** The task **
Each entry that follows must be output without any deviation.

** Available records **
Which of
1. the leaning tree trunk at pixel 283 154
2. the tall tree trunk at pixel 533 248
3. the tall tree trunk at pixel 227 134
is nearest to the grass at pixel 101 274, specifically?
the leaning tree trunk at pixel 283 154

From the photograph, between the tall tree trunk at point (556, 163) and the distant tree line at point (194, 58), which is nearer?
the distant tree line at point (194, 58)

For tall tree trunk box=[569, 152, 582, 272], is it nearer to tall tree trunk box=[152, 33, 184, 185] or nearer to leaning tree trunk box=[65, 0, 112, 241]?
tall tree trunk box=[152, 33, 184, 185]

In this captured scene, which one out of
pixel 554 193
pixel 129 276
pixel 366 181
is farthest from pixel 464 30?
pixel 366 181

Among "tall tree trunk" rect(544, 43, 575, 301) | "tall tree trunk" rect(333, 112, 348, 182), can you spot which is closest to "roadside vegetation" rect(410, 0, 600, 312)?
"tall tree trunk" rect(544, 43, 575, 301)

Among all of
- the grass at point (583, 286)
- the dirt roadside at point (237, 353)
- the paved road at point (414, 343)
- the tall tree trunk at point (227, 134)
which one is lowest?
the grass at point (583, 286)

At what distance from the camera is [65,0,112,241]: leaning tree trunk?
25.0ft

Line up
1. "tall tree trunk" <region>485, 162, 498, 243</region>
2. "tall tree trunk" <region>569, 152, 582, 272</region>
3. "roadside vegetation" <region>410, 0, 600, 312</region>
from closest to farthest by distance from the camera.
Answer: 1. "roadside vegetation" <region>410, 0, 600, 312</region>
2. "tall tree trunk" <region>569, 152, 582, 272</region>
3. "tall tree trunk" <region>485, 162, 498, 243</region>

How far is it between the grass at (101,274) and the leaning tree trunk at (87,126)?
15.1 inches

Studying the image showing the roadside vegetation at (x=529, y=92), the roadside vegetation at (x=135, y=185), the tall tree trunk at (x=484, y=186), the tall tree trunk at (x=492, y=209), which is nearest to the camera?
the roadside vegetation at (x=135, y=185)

** Answer below **
Which of
1. the leaning tree trunk at pixel 283 154
2. the tall tree trunk at pixel 533 248
3. the tall tree trunk at pixel 227 134
is nearest to the grass at pixel 101 274, specifically?
the leaning tree trunk at pixel 283 154

From the photograph, between the tall tree trunk at point (556, 163) and the distant tree line at point (194, 58), which is nearer?
the distant tree line at point (194, 58)

For tall tree trunk box=[569, 152, 582, 272], is it nearer to tall tree trunk box=[152, 33, 184, 185] or nearer to leaning tree trunk box=[65, 0, 112, 241]?
tall tree trunk box=[152, 33, 184, 185]

In this captured scene, which one out of
pixel 554 193
pixel 129 276
pixel 366 181
is farthest from pixel 464 30?
pixel 366 181

Among "tall tree trunk" rect(544, 43, 575, 301) | "tall tree trunk" rect(333, 112, 348, 182), can you spot which is closest to "roadside vegetation" rect(410, 0, 600, 312)?
"tall tree trunk" rect(544, 43, 575, 301)

Among all of
- the grass at point (583, 286)
- the dirt roadside at point (237, 353)
- the paved road at point (414, 343)
- the tall tree trunk at point (227, 134)
which one is lowest?
the grass at point (583, 286)

At what distance from the camera is [65,0,112,241]: leaning tree trunk?
25.0ft

Line up
1. "tall tree trunk" <region>485, 162, 498, 243</region>
2. "tall tree trunk" <region>569, 152, 582, 272</region>
3. "roadside vegetation" <region>410, 0, 600, 312</region>
from closest to farthest by distance from the camera.
Answer: 1. "roadside vegetation" <region>410, 0, 600, 312</region>
2. "tall tree trunk" <region>569, 152, 582, 272</region>
3. "tall tree trunk" <region>485, 162, 498, 243</region>

How far is it between the grass at (101,274) and the leaning tree trunk at (87,126)?
15.1 inches

Studying the image showing the roadside vegetation at (x=529, y=92), the roadside vegetation at (x=135, y=185), the tall tree trunk at (x=484, y=186), the tall tree trunk at (x=492, y=209), which is nearest to the camera?
the roadside vegetation at (x=135, y=185)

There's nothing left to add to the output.